While clearly a lot could be learned by 
further extending/improving the analyses 
presented in Refs.\cite{bilo,snr1},
this objective is presented with serious 
technical hurdles, primarily as a result of the necessity
to study
complicated self-consistent
equations for the dressed masses (which pick up a
momentum dependence beyond leading order).
In this Letter, I use a variational approximation
to estimate the leading correction to the 
results of Refs.\cite{bilo,snr1}.
Specifically, I am interested in the way this
leading correction modifies the result for the lower bound
of the {\it SNR parameter space}. If a more stringent
bound was found, one would be presented with a scenario
in which each next step of improvement of the analysis
appears to lead to a smaller {\it SNR parameter space},
pointing toward the validity of the above mentioned conjecture
that the {\it SNR parameter space} is actually empty.
However, as reported below,
I find that instead the leading correction to the 
result of Refs.\cite{bilo,snr1} 
on the lower bound
of the {\it SNR parameter space}
is {\it in favour}
of SNR.
This suggests that 
additional steps of improvement of the analysis
might lead to alternating contributions,
ultimately resulting in a lower bound
of the {\it SNR parameter space}
which does not differ much 
from the one obtained in Refs.\cite{bilo,snr1},
and therefore is still consistent with SNR
in the $Z_2 \! \times \! Z_2$ model under consideration.

Since the analysis here presented is purely concerned with the 
lower bound of the {\it SNR parameter space},
my result does not affect the possibility that the {\it SNR parameter
space} might be found to be empty
once the issues of stability (which are relevant for
the upper bound of the {\it SNR parameter space})
raised in Ref.\cite{snr1} are fully investigated.
This however appears to require several nontrivial 
steps, starting with the identification
(within a study
of the type reported in Ref.\cite{mosh} for the $Z_2$ model)
of the conditions rigorously necessary (and sufficient) for
the stability of the $Z_2 \! \times \! Z_2$ model.
This challenging program is left for future work.

Material shown =>
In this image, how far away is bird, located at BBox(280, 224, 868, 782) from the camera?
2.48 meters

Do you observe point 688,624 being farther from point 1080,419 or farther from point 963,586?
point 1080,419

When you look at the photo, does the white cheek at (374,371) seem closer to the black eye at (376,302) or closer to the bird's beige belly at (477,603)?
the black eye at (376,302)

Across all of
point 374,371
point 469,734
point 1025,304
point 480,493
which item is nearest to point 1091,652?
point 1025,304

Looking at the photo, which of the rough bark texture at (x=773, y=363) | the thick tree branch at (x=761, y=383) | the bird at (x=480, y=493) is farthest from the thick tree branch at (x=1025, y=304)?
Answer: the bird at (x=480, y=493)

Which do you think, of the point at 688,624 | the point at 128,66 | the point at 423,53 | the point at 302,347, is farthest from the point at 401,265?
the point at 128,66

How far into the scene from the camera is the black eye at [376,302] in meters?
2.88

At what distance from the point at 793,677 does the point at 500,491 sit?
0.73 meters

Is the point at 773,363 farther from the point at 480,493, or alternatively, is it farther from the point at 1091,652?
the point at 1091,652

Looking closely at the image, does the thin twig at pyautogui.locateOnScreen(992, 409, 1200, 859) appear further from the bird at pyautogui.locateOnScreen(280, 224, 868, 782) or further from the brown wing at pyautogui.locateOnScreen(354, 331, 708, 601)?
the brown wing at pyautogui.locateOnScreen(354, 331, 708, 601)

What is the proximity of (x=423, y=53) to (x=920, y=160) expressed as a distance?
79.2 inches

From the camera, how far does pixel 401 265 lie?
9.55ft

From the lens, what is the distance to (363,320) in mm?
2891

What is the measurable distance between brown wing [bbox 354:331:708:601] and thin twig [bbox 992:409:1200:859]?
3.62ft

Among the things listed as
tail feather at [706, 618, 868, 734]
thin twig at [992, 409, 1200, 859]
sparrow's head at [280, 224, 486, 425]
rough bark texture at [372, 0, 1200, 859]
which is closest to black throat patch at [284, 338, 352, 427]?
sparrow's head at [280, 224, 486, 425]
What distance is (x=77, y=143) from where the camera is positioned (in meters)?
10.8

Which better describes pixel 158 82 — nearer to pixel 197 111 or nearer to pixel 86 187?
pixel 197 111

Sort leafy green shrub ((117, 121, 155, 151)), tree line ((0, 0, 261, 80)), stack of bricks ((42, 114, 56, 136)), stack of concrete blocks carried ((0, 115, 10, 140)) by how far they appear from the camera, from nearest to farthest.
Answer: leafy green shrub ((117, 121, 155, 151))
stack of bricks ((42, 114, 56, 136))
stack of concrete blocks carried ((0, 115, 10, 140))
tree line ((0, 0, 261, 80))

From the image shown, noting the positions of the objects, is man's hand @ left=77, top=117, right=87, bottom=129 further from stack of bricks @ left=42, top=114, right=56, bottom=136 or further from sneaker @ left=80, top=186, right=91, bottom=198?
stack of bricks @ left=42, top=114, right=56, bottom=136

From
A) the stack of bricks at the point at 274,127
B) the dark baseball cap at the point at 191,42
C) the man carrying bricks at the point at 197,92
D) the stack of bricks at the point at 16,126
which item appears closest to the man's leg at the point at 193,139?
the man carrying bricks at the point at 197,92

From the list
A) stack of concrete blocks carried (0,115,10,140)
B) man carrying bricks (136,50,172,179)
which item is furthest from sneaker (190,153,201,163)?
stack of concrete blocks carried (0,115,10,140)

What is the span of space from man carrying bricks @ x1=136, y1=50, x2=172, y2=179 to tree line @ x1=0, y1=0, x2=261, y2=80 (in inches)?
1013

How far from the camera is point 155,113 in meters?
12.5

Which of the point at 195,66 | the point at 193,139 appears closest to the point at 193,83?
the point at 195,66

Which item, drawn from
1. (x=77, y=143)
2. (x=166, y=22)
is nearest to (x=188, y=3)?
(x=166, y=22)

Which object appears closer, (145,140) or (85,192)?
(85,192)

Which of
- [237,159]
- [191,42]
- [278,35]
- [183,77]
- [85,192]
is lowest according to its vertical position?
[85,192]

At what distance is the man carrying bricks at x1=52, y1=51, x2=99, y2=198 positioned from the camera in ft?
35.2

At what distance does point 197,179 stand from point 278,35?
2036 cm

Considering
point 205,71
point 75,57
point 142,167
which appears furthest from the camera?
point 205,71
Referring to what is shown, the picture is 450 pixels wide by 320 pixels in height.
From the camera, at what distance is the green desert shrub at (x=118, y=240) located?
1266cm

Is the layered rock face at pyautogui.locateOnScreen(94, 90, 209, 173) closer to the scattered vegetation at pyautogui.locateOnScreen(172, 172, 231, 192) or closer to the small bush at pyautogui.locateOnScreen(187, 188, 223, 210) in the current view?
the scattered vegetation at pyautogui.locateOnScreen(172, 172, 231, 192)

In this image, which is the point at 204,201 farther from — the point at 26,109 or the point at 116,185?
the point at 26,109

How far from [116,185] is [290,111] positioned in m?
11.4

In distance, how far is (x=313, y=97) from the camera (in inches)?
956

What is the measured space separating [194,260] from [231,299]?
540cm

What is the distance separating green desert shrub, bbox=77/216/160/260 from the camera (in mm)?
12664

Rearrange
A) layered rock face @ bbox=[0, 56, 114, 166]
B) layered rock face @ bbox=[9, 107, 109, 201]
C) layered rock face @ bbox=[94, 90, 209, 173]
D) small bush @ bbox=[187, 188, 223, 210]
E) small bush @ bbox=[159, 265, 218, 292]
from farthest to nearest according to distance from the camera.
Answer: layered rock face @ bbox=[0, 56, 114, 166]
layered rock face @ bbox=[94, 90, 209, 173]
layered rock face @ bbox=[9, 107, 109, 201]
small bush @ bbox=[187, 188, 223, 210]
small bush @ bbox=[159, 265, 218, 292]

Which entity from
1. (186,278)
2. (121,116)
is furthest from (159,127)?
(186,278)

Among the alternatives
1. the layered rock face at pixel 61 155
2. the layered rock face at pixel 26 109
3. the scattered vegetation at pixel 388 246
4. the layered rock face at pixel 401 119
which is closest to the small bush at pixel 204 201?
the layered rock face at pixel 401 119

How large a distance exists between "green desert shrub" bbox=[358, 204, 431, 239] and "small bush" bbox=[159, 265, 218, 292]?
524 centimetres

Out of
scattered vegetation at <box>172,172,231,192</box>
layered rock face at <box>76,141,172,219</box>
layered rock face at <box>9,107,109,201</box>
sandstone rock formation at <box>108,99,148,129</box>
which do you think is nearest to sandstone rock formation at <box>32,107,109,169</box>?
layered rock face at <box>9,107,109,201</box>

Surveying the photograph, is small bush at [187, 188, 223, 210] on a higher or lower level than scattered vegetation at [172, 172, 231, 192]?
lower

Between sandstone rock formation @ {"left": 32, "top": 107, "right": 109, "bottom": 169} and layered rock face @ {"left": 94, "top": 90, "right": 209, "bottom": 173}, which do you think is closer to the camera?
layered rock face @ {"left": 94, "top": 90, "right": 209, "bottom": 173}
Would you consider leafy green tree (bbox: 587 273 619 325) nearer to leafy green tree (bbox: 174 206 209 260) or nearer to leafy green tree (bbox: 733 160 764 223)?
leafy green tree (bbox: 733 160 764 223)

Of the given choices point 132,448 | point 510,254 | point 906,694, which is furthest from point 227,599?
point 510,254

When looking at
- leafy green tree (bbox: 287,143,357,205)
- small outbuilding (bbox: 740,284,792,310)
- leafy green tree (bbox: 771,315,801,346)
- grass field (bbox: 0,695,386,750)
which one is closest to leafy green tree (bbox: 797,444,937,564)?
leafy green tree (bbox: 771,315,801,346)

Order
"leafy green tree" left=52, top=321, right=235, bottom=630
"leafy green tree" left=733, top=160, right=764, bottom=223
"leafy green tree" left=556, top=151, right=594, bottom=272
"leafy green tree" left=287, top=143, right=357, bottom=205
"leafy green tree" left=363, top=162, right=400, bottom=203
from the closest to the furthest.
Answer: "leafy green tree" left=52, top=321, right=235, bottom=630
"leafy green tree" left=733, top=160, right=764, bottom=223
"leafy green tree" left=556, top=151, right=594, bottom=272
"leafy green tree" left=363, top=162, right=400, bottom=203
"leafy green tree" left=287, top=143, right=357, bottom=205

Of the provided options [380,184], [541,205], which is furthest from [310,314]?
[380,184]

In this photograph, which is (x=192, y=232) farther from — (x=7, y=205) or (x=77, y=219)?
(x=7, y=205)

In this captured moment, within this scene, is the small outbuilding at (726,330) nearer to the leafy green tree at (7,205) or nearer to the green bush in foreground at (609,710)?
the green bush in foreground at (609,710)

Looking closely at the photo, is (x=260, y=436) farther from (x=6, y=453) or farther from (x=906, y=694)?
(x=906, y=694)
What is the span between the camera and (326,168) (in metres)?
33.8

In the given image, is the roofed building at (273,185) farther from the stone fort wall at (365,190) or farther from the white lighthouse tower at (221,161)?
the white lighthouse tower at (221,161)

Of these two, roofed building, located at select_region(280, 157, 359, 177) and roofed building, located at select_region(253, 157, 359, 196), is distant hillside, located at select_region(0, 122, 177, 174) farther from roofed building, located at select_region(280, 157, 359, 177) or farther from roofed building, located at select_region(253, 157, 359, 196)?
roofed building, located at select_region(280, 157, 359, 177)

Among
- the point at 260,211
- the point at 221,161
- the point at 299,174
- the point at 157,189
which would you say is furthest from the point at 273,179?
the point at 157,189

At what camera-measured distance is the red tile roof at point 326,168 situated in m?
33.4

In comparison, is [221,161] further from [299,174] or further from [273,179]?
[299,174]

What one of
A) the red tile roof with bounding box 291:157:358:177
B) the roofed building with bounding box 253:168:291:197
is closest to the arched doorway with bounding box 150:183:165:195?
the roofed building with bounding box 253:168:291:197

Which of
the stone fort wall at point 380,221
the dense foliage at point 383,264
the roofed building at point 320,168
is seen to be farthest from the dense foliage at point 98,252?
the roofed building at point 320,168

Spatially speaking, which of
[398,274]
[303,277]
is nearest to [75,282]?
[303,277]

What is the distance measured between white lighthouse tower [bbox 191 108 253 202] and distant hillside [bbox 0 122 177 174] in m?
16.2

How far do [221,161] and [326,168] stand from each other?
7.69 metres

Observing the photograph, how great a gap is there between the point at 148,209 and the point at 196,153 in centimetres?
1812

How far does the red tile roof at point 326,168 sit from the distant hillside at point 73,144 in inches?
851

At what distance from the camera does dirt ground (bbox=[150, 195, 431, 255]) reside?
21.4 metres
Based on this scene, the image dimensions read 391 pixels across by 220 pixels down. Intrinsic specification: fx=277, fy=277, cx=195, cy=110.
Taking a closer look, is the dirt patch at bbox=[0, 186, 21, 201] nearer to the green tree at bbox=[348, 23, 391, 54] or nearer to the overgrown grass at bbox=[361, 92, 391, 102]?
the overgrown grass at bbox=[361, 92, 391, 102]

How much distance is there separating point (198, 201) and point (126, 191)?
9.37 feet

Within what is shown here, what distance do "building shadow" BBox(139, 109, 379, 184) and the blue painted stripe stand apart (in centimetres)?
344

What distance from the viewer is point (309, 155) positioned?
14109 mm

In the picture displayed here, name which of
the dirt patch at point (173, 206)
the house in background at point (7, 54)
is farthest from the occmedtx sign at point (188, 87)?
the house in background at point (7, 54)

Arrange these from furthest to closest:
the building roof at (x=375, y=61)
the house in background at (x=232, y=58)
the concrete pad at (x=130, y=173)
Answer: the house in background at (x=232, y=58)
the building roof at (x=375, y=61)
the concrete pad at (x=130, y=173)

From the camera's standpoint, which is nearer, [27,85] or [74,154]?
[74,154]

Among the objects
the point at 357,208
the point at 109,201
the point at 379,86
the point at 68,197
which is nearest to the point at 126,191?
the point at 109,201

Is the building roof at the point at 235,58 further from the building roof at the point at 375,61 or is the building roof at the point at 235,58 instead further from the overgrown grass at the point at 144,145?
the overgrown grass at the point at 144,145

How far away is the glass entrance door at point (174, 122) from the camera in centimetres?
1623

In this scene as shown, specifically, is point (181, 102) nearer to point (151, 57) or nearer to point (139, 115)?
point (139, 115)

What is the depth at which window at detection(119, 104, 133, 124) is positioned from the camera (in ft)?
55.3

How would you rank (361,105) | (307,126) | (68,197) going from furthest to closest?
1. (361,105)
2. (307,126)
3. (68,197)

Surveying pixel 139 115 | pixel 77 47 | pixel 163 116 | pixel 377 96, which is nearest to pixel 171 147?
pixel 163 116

What to do =>
1. Retype the excerpt on the SNR parameter space from "This however appears" to "for future work.".
2. Render this sentence from the excerpt on the SNR parameter space into German: "This challenging program is left for future work."

Answer list =>
1.
This however appears to require several nontrivial 
steps, starting with the identification
(within a study
of the type reported in Ref.\cite{mosh} for the $Z_2$ model)
of the conditions rigorously necessary (and sufficient) for
the stability of the $Z_2 \! \times \! Z_2$ model.
This challenging program is left for future work.

2. Dieses anspruchsvolle Programm wird künftigen Arbeiten überlassen.